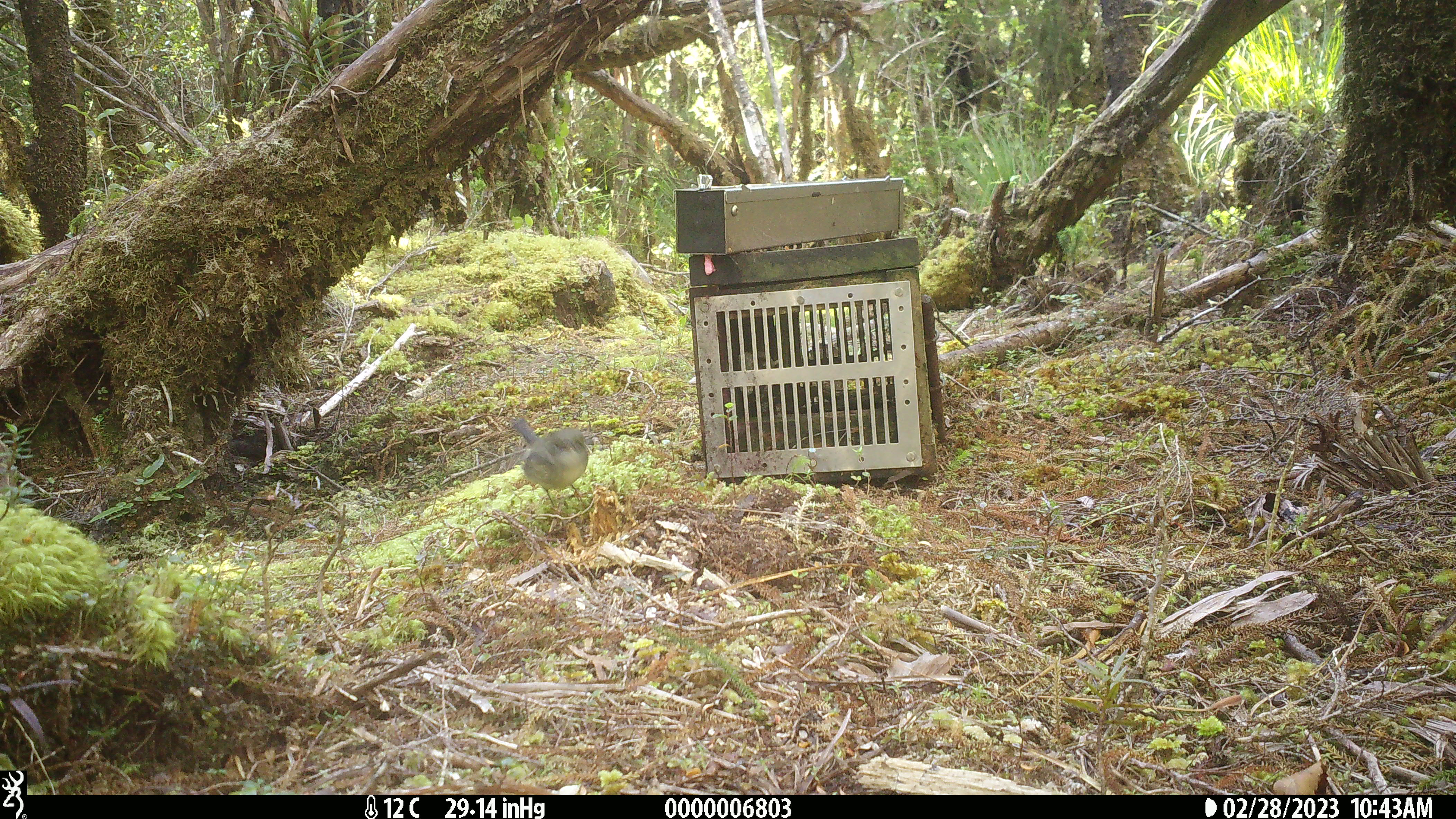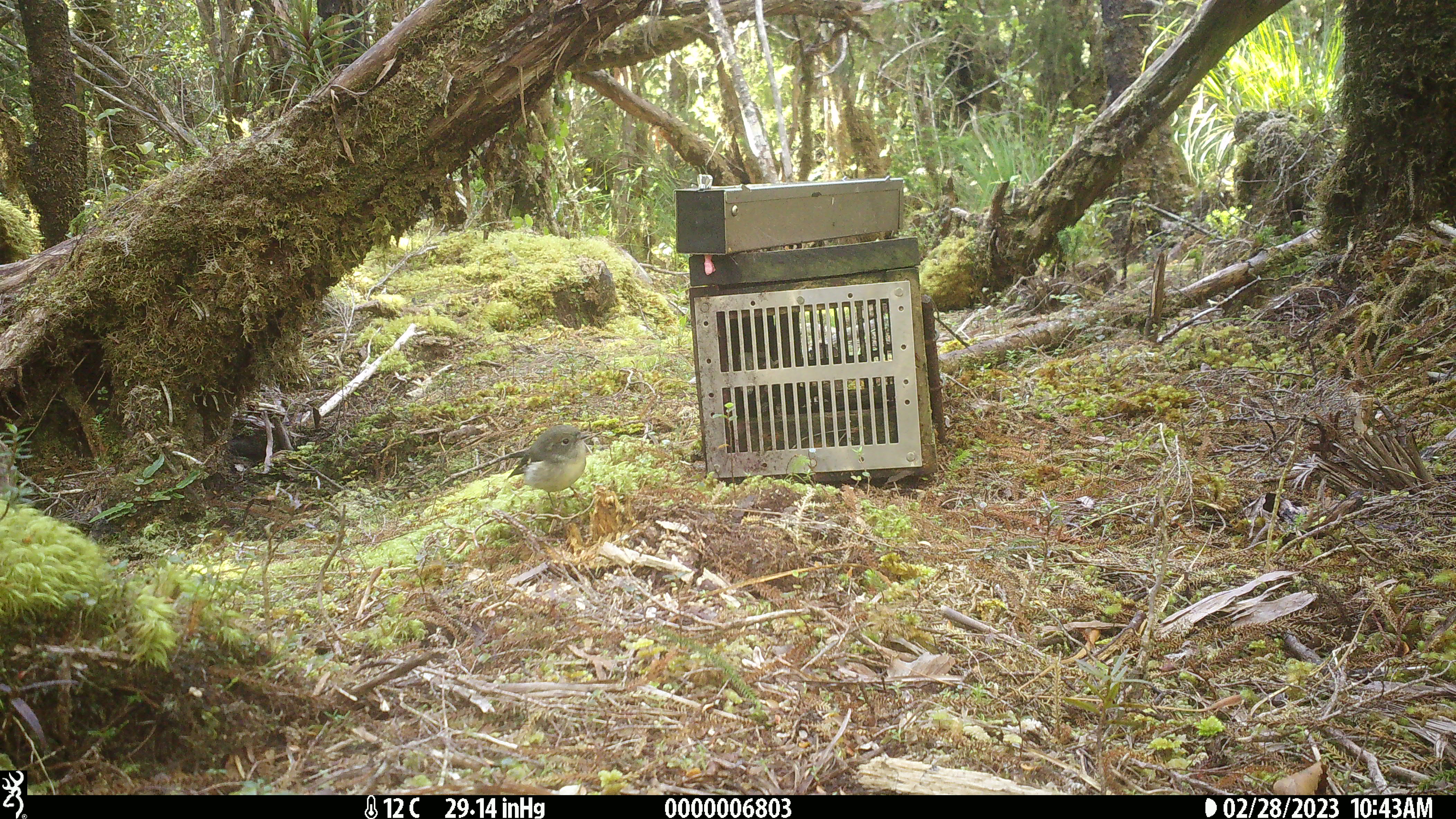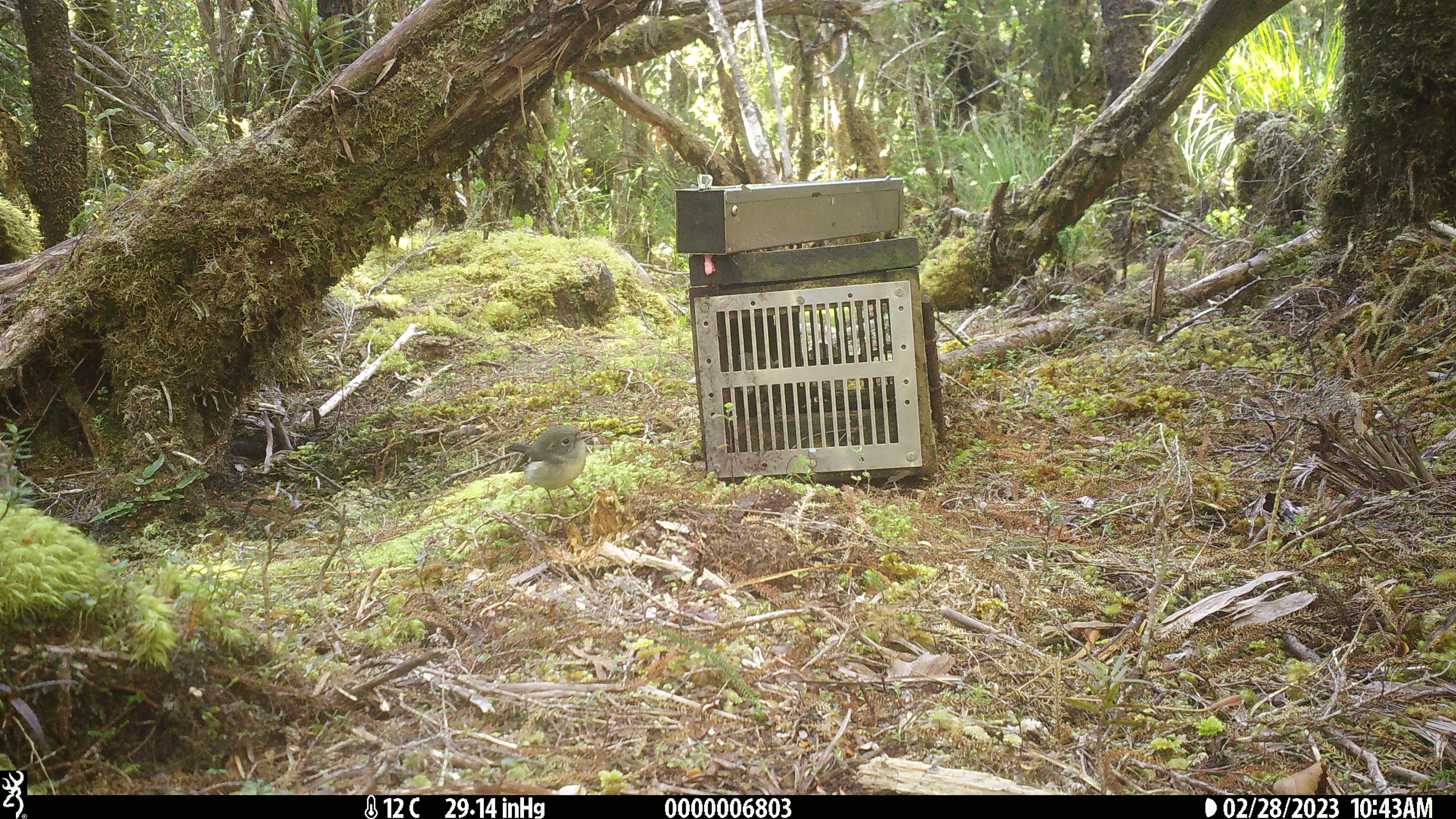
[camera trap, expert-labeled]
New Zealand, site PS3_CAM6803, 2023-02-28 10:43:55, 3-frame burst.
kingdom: Animalia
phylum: Chordata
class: Aves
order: Passeriformes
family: Petroicidae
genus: Petroica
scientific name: Petroica macrocephala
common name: tomtit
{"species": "tomtit (Petroica macrocephala)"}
# # # # #
_Task description_.
Each entry is to be written out again word for word, and any pictures are to be omitted.

_Answer for the task_.
[camera trap, expert-labeled]
New Zealand, site PS3_CAM6803, 2023-02-28 10:43:55, 3-frame burst.
kingdom: Animalia
phylum: Chordata
class: Aves
order: Passeriformes
family: Petroicidae
genus: Petroica
scientific name: Petroica macrocephala
common name: tomtit
{"species": "tomtit (Petroica macrocephala)"}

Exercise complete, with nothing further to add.